I am probably going to reformat my hard drive at this point because I have nothing to lose and I still see the 4 svchosts running in task manager , but before I do I wanted to give you the option of continuing if you think it might help someone else later or just for curiosities sake. I'm still convinced that it was some evil virus and that I probably messed things up by trying to fix it myself before signing up here. I just don't want to waste your time trying to help me when I'm just going to do a fresh install anyway. I saved a backup of my registry on the external hard drive before I did my bad repair job but I don't really know how to scan a backup of a registry or if it's even possible. I won't run any more scans or mess with this until I hear from you or until Thursday morning shows up with no response. Either way though, thanks again very much for your help.

 

Oops, sorry about that. Here you go.

 

Everything seems ok now. I got retro-fitted back to Explorer_6 (which I always liked better than 7 anyway). I can visit all of those online scanning sites that were "blocked" before (although I've only run esets online scan) and other than a couple of unscheduled visits to microsoft's home page, everything seems to be running fine. No real redirect issues yet that I can see. I haven't done much searching but I've been trying to go to all of my normal sites through yahoo instead of the address bar to see what happens.
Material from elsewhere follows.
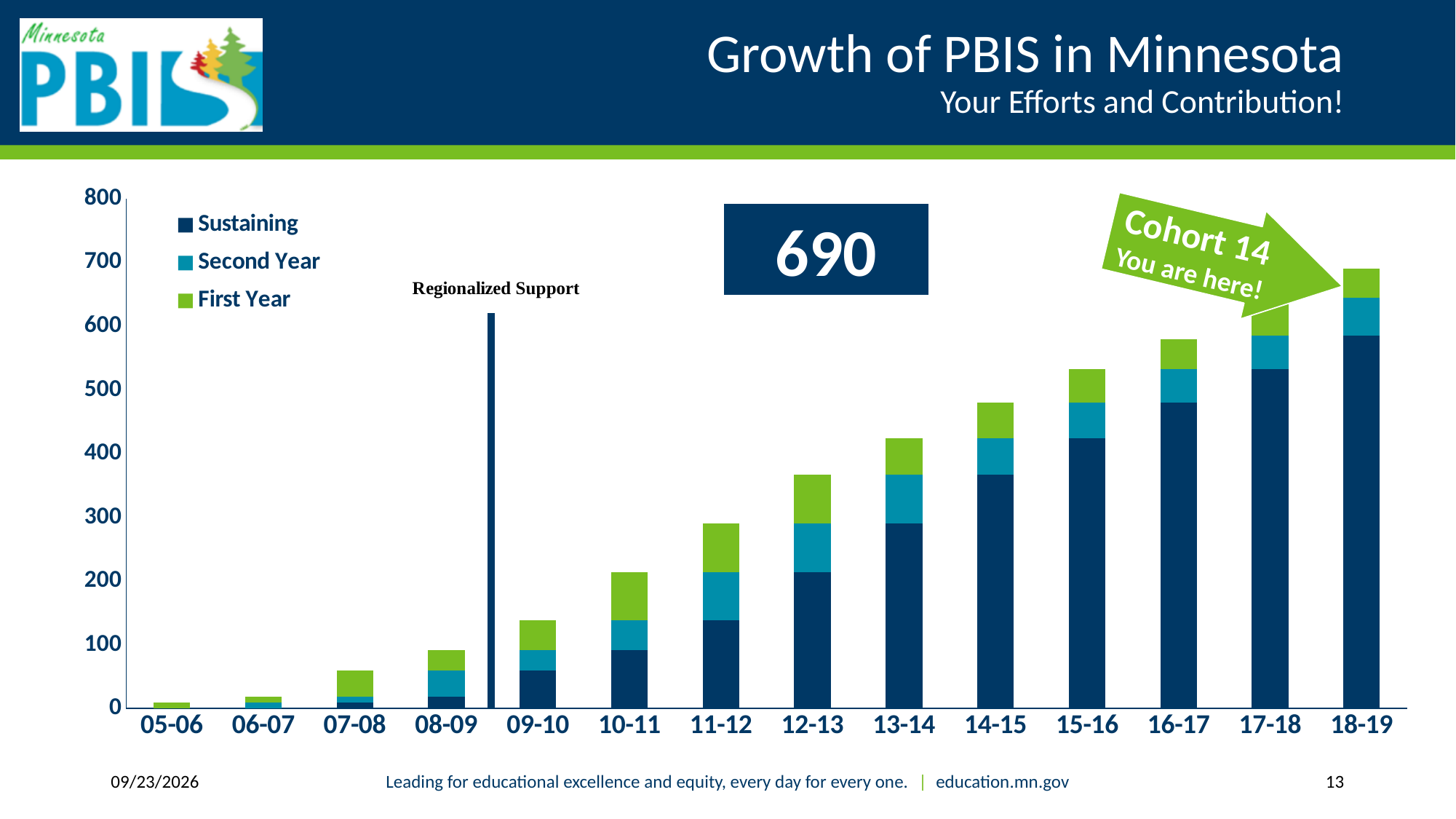
How many series does the chart's legend list? 3 Is the Sustaining value for 14-15 greater or less than 400? less What are the three series named in the chart's legend? Sustaining, Second Year, First Year What kind of chart is shown on the slide? Stacked bar chart Which has the taller stacked bar, 12-13 or 10-11? 12-13 Which school year has the tallest stacked bar in the chart? 18-19 How many school-year categories are shown on the x axis of the chart? 14 Which school year has the shortest stacked bar in the chart? 05-06 Is the total bar height for 09-10 greater or less than 200? less Is the total bar height for 16-17 greater or less than 500? greater Do the total bar heights rise or fall from 05-06 to 18-19? Rise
I also haven't tried reloading a couple of my games that had quit running in the process of all of this. (Mainly my rc simulator) I'll let you know if it runs when I try it.

I ran MGtools\GetLogs.bat and have attached the log. I then ran SAS and it found nothing again. I didn't attach the log for that , ( I saved it though if you want it.)

 

Awsome!

Will do on the AV and AS stuff. I was just waiting for the all clear. After I do the final steps I'll put them back in. Thank you again for all of your patience. It's kind of funny that I just noticed the "Thank You" button in the posts. I'll be sure to push it.